FDP-Vize Wolfgang Kubicki hingegen sieht Brüderles Medienschelte skeptisch: "Ich halte es für wenig sinnvoll, sich über 'Medienkampagnen' zu beklagen. Dies wirkt ziemlich hilflos, denn es bedeutet ja - man hat seine eigene Kommunikation nicht richtig im Griff. Vielmehr gilt doch, dass jeder für seine Kommunikation immer selbst verantwortlich ist."

Ein Werk mit Potential zum Bestseller

Der Vorfall an der Bar in Stuttgart, das anschließende Gespött in der Öffentlichkeit, das in eine allgemeine Sexismusdebatte mündete - all das kommt jetzt zur Sprache. Den Satz gegenüber der "Stern"-Reporterin - "Sie können ein Dirndl auch ausfüllen" - bestreitet Brüderle gar nicht: "Was ich gesagt habe, war nicht böse gemeint. Weder die Dame noch ihre umstehenden Kolleginnen und Kollegen empfanden es als anstößig. Es gab überhaupt keine negative Reaktion. Sonst hätte ich mich sofort entschuldigt."
So geht es einige Absätze lang. Brüderles Buch könnte es, wie manche Bücher von Ex-Politikern, durchaus auf eine der Bestsellerlisten schaffen. Die FDP aber wird davon nichts haben - außer noch einmal daran erinnert zu werden, dass sie mit ihm scheiterte.

Der einstige Spitzenmann hat in diesen Tagen gesagt, den politischen Menschen Rainer Brüderle werde es auch in Zukunft geben. Das klang wie eine Drohung an die neue Garde, sich auch weiterhin einmischen zu wollen. Die neue FDP-Generalsekretärin Nicola Beer kommentiert das am Montag vor Journalisten in Berlin diplomatisch so: Brüderle habe selbst erklärt, nicht als Oberlehrer daherzukommen, "ich bin nicht immer seiner Meinung gewesen, werde aber auch künftig seine Argumente wägen."

## DATENZEILEN
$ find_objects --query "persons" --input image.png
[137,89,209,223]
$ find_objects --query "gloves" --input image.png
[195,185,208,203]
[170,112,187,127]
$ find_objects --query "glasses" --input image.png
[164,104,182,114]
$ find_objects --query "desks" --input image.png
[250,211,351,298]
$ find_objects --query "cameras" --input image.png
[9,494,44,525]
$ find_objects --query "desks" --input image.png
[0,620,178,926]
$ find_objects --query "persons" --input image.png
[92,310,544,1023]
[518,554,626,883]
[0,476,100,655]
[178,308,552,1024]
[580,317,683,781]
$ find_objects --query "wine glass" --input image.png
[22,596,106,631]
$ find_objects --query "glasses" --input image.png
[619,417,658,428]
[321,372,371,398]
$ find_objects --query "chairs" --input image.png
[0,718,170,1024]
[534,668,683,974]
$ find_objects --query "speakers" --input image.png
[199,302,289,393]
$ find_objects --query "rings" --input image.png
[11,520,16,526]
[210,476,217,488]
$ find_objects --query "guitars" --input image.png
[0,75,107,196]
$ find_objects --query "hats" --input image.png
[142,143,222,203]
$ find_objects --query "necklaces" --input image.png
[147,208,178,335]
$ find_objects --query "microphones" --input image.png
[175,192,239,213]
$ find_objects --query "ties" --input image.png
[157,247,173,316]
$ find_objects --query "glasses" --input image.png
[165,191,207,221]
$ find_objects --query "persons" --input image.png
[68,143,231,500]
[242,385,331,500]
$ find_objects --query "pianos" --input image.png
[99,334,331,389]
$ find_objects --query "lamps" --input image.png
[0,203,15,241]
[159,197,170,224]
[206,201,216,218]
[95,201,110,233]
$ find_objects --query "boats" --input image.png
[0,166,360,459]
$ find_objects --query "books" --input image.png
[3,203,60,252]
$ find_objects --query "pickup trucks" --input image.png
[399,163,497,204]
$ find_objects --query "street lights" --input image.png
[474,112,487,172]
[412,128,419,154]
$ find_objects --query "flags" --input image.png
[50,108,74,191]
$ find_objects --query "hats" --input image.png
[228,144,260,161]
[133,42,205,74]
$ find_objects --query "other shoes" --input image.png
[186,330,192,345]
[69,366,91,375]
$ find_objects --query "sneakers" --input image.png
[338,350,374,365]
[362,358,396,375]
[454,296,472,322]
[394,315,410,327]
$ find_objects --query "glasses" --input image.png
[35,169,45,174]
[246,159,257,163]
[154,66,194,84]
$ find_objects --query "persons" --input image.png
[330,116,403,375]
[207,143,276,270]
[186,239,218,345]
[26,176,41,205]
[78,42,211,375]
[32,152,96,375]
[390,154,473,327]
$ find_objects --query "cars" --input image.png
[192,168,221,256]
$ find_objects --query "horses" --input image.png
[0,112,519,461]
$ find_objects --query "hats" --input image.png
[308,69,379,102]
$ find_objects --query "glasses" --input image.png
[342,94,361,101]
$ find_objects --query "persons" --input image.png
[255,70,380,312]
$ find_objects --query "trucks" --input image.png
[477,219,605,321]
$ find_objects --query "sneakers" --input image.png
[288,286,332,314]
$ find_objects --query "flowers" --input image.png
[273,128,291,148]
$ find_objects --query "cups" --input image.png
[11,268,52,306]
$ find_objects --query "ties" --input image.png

## ZIELE
(a) Gib aus dem Text über Rainer Brüderle den Abschnitt von „Der Vorfall an“ bis „mit ihm scheiterte.“ wortgetreu wieder.
(b) Welches Amt hat Nicola Beer laut dem Text über Rainer Brüderle inne?

## LÖSUNGEN
(a)
Der Vorfall an der Bar in Stuttgart, das anschließende Gespött in der Öffentlichkeit, das in eine allgemeine Sexismusdebatte mündete - all das kommt jetzt zur Sprache. Den Satz gegenüber der "Stern"-Reporterin - "Sie können ein Dirndl auch ausfüllen" - bestreitet Brüderle gar nicht: "Was ich gesagt habe, war nicht böse gemeint. Weder die Dame noch ihre umstehenden Kolleginnen und Kollegen empfanden es als anstößig. Es gab überhaupt keine negative Reaktion. Sonst hätte ich mich sofort entschuldigt."
So geht es einige Absätze lang. Brüderles Buch könnte es, wie manche Bücher von Ex-Politikern, durchaus auf eine der Bestsellerlisten schaffen. Die FDP aber wird davon nichts haben - außer noch einmal daran erinnert zu werden, dass sie mit ihm scheiterte.

(b) Sie ist die neue FDP-Generalsekretärin.